## Task to complete
Within the lines below, the span from the line with "ウタタ(Utata)【Utata_akari】ゆるふわ愛されヘア" to the line with "De liefdescalculator", both ends included, is to be reproduced exactly, with pictures omitted.

Scraped caption text data
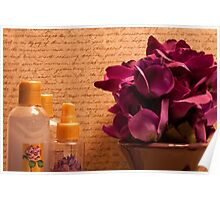 Purple Blooms and Perfumes Poster
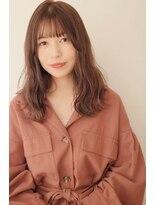 ウタタ(Utata)【Utata_akari】ゆるふわ愛されヘア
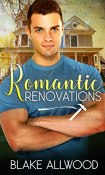 Review: Romantic Renovations by Blake Allwood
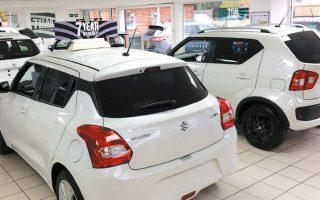Η μονάδα της Suzuki στην Ουγγαρία προβλέπει μείωση παραγωγής κατά 20%.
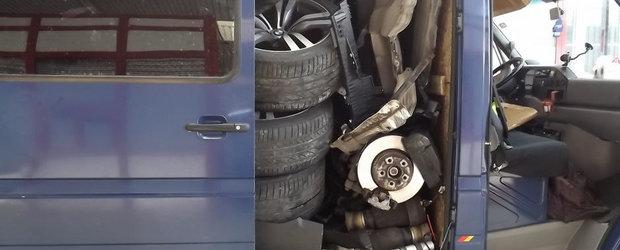 Metoda ingenioasa prin care un ROMAN a transportat un BMW X6 FURAT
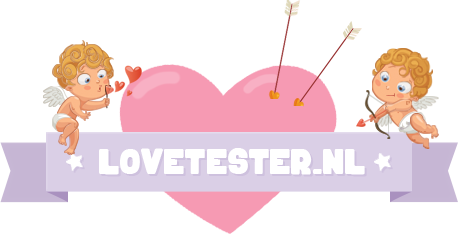 De liefdescalculator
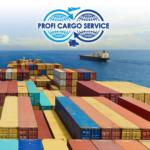 Комплексные логистические решения, морские перевозки, оформление груза в порту, морской фрахт, затаможка, растаможка.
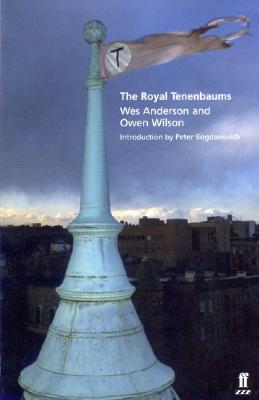 Image for Royal Tenenbaums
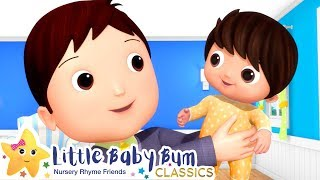 Growing Up Song! +More Nursery Rhymes & Kids Songs - ABCs and 123s | Learn with Little Baby Bum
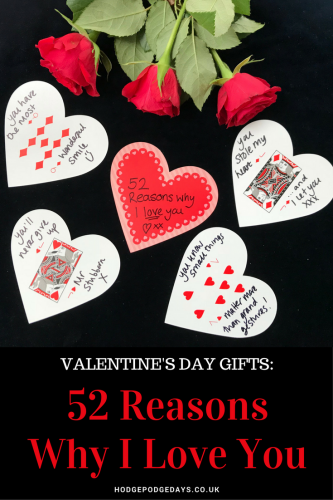 Valentine's Day Crafts: 52 Reasons Why I Love You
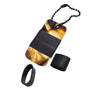 Small Ranger Bands can be used to silence and conceal dog tags.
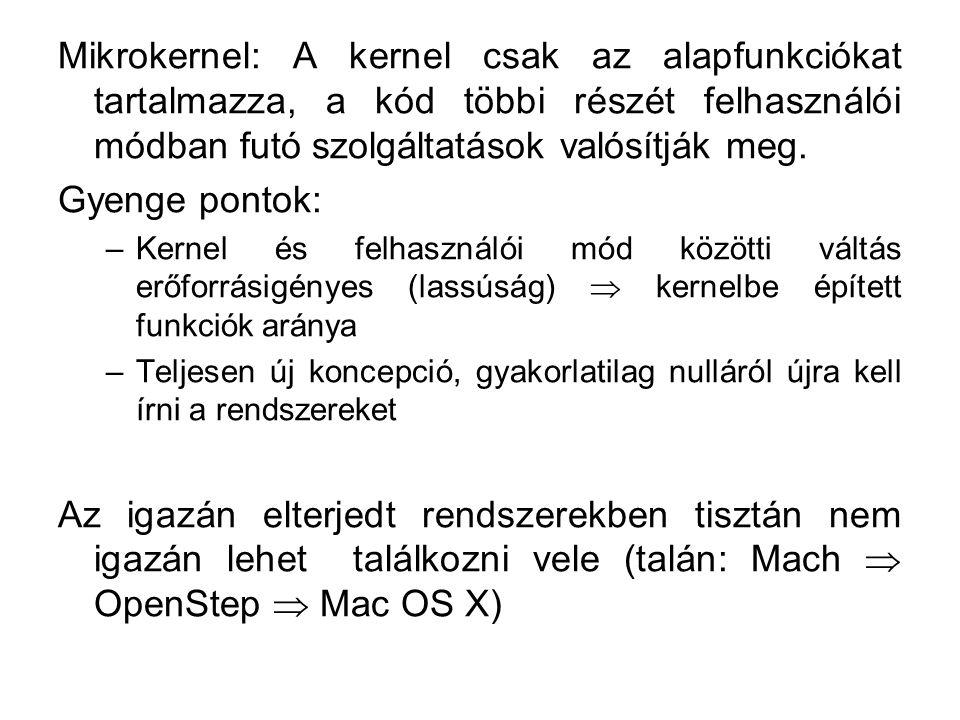 Mikrokernel: A kernel csak az alapfunkciókat tartalmazza, a kód többi részét felhasználói módban futó szolgáltatások valósítják meg. Gyenge pontok: –K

## The answer
 ウタタ(Utata)【Utata_akari】ゆるふわ愛されヘア
 Review: Romantic Renovations by Blake Allwood
Η μονάδα της Suzuki στην Ουγγαρία προβλέπει μείωση παραγωγής κατά 20%.
 Metoda ingenioasa prin care un ROMAN a transportat un BMW X6 FURAT
 De liefdescalculator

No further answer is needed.